We know your pain. We almost lost our daughter many years ago, but God gave her back to us. Also same with my wife, when her appendix broke and she was in ICU 10 days. This too shall pass and joy will return!
I love your words about watering your flowers, the morningglories, walking your dog, praying with your son... Poignant piece!
What a blessing to catch a glimpse of your quiet moment, in the midst of everything going on around you.
So glad he's recovering, at home now.
How DID the preaching go??
Every word you write is such a balm to my soul, even when you're recounting a story of such worry. My prayers are being sent skyward for you, your son, your family. May God grant you healing, peace, and strength. xo
praying.
laure
I am so sorry my computer mishap means that I missed this opportunity to be in prayer for you and your family. Praying now that recovery is smooth and steady, that peace settles like a balm over your home. Been there with my own boy, not for surgery - but long nights in uncomfortable spots waiting for healing, for test results. That's been many years now, and today he is the doctor, offering comfort and skill. We don't know - we can't know - what waits for us with each sunrise. We can only know that we're never alone in any of it, the good, the bad and the painful. Love to you, Laura. Love.

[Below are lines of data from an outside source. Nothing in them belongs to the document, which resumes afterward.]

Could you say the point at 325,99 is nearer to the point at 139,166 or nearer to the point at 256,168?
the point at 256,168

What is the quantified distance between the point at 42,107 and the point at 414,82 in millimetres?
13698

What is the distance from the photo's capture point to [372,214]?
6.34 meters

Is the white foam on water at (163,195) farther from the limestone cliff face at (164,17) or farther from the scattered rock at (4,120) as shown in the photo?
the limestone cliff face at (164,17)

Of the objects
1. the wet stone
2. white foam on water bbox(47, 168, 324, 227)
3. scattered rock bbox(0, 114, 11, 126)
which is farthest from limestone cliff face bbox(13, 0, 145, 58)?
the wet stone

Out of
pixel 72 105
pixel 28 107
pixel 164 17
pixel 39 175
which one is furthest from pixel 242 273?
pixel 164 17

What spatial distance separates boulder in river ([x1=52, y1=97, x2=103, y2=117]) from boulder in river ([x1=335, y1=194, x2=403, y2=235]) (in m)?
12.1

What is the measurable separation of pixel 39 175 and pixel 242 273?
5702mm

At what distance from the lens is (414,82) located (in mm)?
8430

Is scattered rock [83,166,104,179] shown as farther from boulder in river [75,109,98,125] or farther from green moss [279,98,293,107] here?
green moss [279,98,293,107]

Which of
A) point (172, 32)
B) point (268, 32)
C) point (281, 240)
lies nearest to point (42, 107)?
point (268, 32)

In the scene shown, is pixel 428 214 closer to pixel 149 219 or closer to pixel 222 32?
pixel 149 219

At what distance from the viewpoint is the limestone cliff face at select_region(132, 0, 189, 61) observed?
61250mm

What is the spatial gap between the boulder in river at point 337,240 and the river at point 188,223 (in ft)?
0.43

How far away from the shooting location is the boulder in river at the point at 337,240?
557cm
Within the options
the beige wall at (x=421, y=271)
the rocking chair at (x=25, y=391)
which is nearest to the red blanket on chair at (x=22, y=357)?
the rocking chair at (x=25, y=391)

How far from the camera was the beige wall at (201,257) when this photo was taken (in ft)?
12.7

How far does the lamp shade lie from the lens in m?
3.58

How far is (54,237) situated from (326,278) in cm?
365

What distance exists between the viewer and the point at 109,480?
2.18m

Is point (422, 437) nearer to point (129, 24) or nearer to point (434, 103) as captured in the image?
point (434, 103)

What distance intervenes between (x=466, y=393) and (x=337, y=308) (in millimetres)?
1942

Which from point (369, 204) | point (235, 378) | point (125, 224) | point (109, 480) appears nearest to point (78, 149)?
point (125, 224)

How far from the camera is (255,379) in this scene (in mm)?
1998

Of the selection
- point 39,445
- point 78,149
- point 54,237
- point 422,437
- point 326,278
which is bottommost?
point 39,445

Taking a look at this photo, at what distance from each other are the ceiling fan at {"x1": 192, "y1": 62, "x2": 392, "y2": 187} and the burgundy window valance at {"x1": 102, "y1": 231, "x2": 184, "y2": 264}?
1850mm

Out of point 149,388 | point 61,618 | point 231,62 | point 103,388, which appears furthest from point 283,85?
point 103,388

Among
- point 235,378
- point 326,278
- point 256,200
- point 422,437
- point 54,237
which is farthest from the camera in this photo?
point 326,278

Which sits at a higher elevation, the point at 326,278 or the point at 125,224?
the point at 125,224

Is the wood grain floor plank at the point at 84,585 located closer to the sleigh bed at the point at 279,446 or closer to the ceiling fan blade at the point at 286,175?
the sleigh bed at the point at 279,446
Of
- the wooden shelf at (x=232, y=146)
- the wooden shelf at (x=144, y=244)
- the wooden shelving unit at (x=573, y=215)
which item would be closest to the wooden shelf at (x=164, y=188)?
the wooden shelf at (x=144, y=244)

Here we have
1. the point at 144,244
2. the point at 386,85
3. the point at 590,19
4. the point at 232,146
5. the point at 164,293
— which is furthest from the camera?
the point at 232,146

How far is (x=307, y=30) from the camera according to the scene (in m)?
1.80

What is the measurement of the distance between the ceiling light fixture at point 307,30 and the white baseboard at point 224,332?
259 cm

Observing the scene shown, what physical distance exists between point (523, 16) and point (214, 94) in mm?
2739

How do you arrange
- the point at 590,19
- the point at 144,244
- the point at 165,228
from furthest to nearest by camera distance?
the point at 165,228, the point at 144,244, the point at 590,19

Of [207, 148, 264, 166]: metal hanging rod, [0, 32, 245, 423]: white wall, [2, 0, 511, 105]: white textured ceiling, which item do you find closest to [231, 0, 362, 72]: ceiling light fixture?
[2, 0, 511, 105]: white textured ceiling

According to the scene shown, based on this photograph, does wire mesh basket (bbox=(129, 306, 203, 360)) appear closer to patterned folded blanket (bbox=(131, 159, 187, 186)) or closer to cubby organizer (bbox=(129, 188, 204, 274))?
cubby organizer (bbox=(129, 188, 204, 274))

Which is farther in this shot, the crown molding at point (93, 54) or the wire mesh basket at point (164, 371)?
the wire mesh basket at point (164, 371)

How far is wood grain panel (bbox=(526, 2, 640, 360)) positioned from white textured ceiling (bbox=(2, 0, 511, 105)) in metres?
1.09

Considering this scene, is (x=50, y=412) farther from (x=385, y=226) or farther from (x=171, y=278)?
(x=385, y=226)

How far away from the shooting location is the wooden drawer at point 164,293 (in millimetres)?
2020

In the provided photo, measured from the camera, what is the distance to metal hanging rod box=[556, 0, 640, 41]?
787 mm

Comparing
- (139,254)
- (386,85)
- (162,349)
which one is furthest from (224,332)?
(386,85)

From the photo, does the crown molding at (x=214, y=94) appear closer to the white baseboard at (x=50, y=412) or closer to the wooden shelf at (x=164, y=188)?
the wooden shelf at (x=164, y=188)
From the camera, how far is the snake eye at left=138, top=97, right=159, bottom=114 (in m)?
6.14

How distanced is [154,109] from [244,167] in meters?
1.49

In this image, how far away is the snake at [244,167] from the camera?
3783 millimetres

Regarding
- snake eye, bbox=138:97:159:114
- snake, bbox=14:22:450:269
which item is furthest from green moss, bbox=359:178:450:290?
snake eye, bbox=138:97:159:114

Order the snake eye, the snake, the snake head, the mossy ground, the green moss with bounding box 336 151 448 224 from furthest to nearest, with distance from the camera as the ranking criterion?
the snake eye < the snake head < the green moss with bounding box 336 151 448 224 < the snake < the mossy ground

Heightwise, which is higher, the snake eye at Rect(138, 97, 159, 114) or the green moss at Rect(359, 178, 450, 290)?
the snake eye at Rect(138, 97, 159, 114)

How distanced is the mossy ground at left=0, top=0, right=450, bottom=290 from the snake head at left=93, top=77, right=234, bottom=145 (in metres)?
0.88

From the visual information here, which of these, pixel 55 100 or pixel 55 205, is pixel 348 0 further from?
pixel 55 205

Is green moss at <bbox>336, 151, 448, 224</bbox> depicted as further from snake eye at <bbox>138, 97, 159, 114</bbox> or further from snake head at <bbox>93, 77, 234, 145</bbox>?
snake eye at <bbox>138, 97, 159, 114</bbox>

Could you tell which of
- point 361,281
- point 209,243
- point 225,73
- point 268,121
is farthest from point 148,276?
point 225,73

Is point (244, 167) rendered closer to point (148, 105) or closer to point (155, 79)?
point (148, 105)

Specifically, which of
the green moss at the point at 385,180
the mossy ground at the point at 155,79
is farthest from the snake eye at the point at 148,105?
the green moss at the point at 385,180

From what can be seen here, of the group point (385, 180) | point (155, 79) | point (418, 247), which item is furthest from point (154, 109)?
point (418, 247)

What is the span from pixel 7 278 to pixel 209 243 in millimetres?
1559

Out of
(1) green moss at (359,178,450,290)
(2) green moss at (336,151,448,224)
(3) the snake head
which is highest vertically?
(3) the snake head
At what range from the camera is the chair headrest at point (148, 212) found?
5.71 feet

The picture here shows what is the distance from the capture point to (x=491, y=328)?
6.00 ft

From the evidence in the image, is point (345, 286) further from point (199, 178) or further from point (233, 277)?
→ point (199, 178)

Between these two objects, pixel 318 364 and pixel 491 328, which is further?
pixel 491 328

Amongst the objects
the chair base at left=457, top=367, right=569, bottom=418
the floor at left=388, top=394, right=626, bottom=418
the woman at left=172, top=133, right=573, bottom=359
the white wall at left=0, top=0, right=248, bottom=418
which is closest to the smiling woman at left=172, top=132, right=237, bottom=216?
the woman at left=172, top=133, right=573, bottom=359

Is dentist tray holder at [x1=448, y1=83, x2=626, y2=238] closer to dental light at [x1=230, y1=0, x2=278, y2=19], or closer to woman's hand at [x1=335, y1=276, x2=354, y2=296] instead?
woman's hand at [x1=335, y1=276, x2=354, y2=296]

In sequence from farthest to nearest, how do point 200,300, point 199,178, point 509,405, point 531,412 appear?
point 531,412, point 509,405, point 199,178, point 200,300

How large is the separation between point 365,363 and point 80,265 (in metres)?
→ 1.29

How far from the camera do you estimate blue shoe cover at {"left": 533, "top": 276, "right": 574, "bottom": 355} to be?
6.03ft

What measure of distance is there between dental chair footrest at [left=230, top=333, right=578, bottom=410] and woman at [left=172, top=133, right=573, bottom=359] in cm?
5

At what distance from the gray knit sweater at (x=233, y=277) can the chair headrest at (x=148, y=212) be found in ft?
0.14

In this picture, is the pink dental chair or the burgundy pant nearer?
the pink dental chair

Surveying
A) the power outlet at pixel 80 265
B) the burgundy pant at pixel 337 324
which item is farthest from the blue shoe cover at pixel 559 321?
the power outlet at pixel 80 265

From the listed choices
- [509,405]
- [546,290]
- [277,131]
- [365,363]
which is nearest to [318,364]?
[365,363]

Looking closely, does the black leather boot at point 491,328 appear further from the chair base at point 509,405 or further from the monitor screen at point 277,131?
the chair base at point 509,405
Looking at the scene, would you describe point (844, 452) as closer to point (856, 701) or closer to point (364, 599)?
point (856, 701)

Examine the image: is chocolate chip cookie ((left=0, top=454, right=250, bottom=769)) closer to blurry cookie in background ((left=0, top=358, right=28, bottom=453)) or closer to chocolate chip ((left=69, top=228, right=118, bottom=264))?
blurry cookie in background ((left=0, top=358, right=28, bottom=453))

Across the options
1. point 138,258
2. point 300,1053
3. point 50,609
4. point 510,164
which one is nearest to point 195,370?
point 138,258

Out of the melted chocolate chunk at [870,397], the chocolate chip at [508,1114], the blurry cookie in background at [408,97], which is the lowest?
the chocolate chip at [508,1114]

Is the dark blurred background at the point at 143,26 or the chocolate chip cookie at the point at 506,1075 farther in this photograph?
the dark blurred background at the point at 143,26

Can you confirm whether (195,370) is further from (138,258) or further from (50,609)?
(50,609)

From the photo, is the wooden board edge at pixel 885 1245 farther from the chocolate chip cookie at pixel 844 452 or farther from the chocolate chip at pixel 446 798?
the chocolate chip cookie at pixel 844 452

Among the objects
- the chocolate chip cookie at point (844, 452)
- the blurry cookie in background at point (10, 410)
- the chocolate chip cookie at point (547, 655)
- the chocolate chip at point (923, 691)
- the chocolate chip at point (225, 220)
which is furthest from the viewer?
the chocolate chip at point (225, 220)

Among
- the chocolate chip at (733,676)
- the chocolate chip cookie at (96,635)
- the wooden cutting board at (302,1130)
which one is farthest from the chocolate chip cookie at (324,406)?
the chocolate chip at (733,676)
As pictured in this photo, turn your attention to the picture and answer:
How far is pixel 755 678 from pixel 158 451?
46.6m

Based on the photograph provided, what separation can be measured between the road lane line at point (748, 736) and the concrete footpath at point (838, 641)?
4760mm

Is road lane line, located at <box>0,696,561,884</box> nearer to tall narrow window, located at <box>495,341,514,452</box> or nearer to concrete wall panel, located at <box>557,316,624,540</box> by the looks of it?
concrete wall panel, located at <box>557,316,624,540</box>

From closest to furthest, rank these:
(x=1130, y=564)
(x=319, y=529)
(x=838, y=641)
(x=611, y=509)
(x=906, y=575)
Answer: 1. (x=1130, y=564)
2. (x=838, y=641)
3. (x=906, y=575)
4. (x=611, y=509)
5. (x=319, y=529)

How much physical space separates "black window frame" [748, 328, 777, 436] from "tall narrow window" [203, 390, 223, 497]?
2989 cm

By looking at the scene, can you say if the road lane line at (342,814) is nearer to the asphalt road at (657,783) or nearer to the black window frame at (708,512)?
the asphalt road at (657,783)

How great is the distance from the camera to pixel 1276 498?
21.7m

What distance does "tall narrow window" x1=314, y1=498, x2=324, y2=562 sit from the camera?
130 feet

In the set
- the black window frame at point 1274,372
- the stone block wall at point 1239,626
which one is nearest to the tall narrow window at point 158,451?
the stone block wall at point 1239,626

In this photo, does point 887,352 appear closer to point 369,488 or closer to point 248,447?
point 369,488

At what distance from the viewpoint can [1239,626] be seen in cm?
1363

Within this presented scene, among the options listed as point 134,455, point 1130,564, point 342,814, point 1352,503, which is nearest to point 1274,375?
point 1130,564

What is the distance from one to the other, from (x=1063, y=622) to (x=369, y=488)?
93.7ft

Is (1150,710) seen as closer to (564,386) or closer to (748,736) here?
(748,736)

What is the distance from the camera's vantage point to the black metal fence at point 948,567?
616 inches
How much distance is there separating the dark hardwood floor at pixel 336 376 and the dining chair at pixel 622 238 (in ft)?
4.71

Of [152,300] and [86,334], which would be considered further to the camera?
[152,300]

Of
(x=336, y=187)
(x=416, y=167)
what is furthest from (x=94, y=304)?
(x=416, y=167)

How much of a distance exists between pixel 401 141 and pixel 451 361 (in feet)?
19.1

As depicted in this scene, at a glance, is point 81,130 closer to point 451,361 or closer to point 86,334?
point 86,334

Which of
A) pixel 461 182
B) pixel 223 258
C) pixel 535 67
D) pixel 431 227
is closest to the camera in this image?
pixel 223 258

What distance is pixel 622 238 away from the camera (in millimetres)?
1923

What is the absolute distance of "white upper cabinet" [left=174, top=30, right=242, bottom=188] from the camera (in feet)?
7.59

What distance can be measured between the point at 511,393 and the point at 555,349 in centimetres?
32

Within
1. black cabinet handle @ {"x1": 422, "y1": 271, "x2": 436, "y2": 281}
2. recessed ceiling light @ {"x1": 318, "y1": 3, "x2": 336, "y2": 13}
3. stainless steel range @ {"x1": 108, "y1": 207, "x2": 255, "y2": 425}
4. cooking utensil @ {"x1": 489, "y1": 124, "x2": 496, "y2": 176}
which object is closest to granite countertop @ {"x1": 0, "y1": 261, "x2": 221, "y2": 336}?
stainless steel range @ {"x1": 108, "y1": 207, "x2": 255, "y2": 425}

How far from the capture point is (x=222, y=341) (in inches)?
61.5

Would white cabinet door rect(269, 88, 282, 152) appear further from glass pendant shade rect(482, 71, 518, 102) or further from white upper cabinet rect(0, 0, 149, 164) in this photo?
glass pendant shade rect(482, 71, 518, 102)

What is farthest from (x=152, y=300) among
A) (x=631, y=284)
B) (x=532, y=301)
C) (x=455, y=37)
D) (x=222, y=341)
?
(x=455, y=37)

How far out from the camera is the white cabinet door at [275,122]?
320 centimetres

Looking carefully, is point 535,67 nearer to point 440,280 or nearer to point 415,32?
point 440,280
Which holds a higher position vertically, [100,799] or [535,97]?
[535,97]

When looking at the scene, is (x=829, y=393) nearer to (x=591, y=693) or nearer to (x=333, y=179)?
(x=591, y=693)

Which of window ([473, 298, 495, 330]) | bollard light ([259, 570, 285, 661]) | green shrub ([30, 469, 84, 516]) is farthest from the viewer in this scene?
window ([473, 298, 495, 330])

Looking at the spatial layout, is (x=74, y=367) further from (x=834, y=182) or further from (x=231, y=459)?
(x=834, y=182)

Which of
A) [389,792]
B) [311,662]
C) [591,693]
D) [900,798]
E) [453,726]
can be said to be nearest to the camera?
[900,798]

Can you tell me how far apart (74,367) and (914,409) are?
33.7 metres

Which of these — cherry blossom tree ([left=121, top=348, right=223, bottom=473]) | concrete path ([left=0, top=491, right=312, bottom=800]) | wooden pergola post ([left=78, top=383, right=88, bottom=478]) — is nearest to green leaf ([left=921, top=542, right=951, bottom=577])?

I am so sorry my computer mishap means that I missed this opportunity to be in prayer for you and your family. Praying now that recovery is smooth and steady, that peace settles like a balm over your home. Been there with my own boy, not for surgery - but long nights in uncomfortable spots waiting for healing, for test results. That's been many years now, and today he is the doctor, offering comfort and skill. We don't know - we can't know - what waits for us with each sunrise. We can only know that we're never alone in any of it, the good, the bad and the painful. Love to you, Laura. Love.
Just learned of this trial you and your family are facing. You have provided me with such peace and clarity from your insights and observations and of your connection with God, Know my prayers are with you you all. Nombre De Dios.